Q: Do immunosuppressive drugs have side effects?

A: Yes. Some of these side effects include high blood pressure, steroid induced diabetes, osteoporosis, tremors, weight gain, impaired kidney function and increased risks of cancers and infections.

Q: Will my physical appearance change?

A: Physical changes that may occur include weight gain, moon shaped face, acne, sun sensitive or fragile skin, swollen gums and increased body hair. Physical changes after your transplant are primarily due to the side effects of immunosuppressive medication.
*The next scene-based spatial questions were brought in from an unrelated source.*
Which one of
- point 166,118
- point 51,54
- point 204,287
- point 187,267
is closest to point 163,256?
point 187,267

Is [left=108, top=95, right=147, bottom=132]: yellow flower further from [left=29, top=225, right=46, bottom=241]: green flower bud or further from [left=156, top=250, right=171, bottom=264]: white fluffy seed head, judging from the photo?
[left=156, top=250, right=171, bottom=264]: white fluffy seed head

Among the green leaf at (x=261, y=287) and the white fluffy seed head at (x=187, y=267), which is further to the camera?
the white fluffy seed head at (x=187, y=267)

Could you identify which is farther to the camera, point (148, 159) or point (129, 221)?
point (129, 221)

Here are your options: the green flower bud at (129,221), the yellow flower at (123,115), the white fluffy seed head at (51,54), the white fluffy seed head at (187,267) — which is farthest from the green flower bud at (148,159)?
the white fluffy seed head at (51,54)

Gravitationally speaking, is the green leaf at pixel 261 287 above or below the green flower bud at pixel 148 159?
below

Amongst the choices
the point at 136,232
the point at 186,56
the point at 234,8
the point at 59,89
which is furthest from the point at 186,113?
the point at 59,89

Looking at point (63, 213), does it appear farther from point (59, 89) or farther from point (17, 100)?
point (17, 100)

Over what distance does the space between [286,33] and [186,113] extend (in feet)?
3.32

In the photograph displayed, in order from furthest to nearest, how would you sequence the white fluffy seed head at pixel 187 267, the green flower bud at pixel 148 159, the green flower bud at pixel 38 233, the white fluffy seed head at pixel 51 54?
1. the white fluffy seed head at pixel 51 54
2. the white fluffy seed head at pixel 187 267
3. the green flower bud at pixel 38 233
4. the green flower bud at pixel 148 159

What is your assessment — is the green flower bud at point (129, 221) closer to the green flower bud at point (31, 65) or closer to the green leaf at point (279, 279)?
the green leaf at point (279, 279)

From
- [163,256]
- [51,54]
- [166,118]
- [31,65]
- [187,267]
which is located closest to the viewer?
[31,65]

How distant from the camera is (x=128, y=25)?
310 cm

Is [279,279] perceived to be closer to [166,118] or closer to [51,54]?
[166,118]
These changes are not permanent. As your body adapts to your new liver, the transplant team will be able to reduce your medication, which will reduce the medication side effects.

Changes in appearance can be distressing. Physical changes do have psychological effects, and if untreated, problems such as depression and anxiety can affect your mood and motivation. Should you experience these emotions, discuss with your clinic nurses, as assistance is available from services such as psychiatrist, psychologist, social worker and pastoral care worker. It may be useful to speak with other patients who have been through a similar experience. This can be arranged for you.

Q: Can my original disease occur in the new liver?

A: This is a complicated question. Most diseases have the ability to recur in the new liver. In patients transplanted for hepatitis C this disease recurs in 100% of patients. For a detailed discussion regarding this issue you should raise it with your liver transplant physician.